• **DOCUMENT SECTION**:
——
Love & Ammunition are in the Air
In the beginning when Jim and Linda met they couldn’t believe how much alike they were. They laughed and talked for hours at a time. As time went on they shared their goals and dreams along with stories about their childhoods and past relationship experiences. Never in their wildest imagination did they believe their fears, past hurts, and doubts would be used as ammunition to win arguments or dismiss each other’s feelings in the years that lay ahead. Empathy and sympathy became things of the past.
Wherever Jim asked Linda where she was at a particular time she throws trust and insecurity issues in his face. “I’m not your ex! You really need to get over your trust issues!” Jim’s reply, “If you gave me straight answers to my questions I wouldn’t have any trust issues!”
Whenever Linda suggests all of their bank accounts should be joint accounts he throws abandonment issues in her face. “Just because your dad walked out on you doesn’t mean we have to be tied to the hip on everything! You need to get over your abandonment issues!” Linda’s reply, “If you weren’t hiding money from me I wouldn’t have abandonment issues!”
——
• **Stored dataset items**:
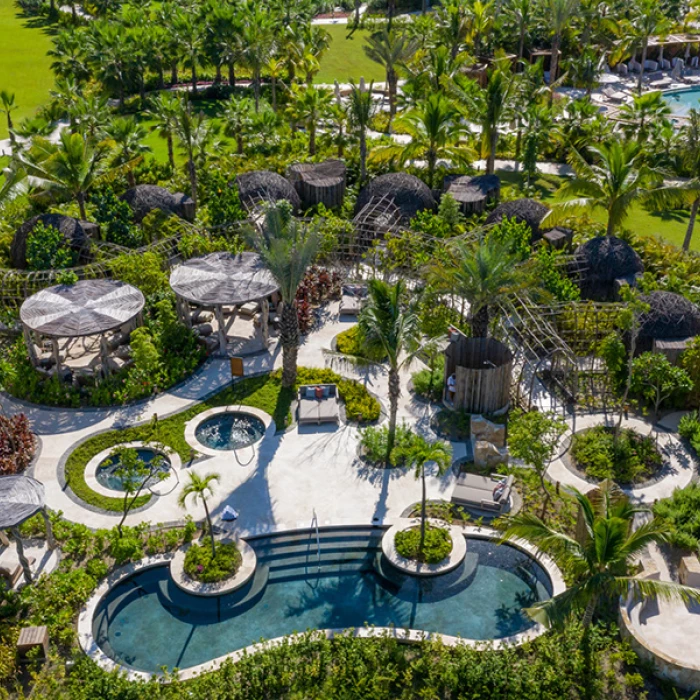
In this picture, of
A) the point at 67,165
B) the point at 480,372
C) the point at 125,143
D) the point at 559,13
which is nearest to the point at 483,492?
the point at 480,372

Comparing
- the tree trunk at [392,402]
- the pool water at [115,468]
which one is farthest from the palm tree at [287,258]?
the pool water at [115,468]

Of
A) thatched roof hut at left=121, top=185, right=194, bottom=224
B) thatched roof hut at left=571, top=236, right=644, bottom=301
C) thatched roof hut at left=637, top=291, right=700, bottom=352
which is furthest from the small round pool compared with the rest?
thatched roof hut at left=571, top=236, right=644, bottom=301

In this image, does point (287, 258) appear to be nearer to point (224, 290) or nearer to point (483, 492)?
point (224, 290)

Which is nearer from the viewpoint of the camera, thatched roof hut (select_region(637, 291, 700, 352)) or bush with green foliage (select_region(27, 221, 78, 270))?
thatched roof hut (select_region(637, 291, 700, 352))

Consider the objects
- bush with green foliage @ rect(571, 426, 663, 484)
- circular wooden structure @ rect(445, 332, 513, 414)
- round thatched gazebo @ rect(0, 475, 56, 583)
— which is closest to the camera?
Answer: round thatched gazebo @ rect(0, 475, 56, 583)

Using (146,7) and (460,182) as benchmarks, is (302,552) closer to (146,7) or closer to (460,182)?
(460,182)

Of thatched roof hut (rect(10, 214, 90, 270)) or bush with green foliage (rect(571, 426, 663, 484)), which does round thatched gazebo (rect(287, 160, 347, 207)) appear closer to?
thatched roof hut (rect(10, 214, 90, 270))
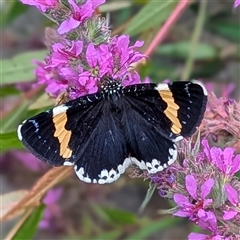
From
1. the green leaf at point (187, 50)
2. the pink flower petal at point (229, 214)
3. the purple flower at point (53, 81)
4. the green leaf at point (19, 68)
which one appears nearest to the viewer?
the pink flower petal at point (229, 214)

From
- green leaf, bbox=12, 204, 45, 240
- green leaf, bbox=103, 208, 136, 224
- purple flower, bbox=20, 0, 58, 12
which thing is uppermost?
purple flower, bbox=20, 0, 58, 12

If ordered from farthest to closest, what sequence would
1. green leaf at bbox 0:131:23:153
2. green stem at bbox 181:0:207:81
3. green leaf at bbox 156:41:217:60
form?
green leaf at bbox 156:41:217:60 < green stem at bbox 181:0:207:81 < green leaf at bbox 0:131:23:153

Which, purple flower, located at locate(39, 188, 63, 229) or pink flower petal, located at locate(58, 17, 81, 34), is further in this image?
purple flower, located at locate(39, 188, 63, 229)

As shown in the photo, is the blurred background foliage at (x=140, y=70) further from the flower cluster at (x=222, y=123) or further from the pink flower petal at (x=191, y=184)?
the pink flower petal at (x=191, y=184)

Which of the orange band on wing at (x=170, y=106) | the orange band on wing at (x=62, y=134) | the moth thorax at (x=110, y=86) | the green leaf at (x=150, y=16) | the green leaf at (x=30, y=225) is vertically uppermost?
the moth thorax at (x=110, y=86)

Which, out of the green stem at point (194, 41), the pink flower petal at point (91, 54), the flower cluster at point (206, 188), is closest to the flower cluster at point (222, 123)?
the flower cluster at point (206, 188)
——
• **GIVEN REQUEST 1**:
According to the piece about Jim and Linda, why does Linda say she has abandonment issues?
• **GIVEN REQUEST 2**:
Do these statements agree with the piece about Jim and Linda? Answer yes or no for each and quote the words that decide it. (a) When they first met, Jim and Linda talked for hours. (b) Jim is the one who proposes making all of their bank accounts joint. (c) From the start, the couple expected their fears and past hurts to be used against each other.
• **GIVEN REQUEST 3**:
Carry on the piece about Jim and Linda from its last sentence.

• **EXERCISE RESPONSE 1**:
Linda says she would not have abandonment issues if Jim weren't hiding money from her.

• **EXERCISE RESPONSE 2**:
(a) Yes: "They laughed and talked for hours at a time."
(b) No: "Whenever Linda suggests all of their bank accounts should be joint accounts"
(c) No: "Never in their wildest imagination did they believe their fears, past hurts, and doubts would be used as ammunition"

• **EXERCISE RESPONSE 3**:
The Two Types of Baggage
Physical/Visible Baggage – This is in the eye of the beholder. What a potential mate calls your baggage may not be what you consider baggage. These are things which give them a reason to pause when considering having a relationship with you. This may include your children from a previous relationship, a large amount of debt (possibly student loan), unemployed or underemployed, crazy exes you still have to deal with, alimony/child support you’ll be paying for many years to come, vices or sin addictions. Essentially your baggage is anything a potential mate fears will impact their life in a negative way.
Emotional/Invisible Baggage – The feelings you have and the stories you tell about your past and the things that have happened to you, which often have a negative effect on your current relationships.
Anyone who has lived for more than a decade has accumulated some emotional baggage in their life. Some of us eventually do some introspective thinking and learn how to stop letting our past hold us back. Others of us continue walking the treadmill of life making the same mistakes over and over again as we continue to blame others for our pain without learning anything from the past.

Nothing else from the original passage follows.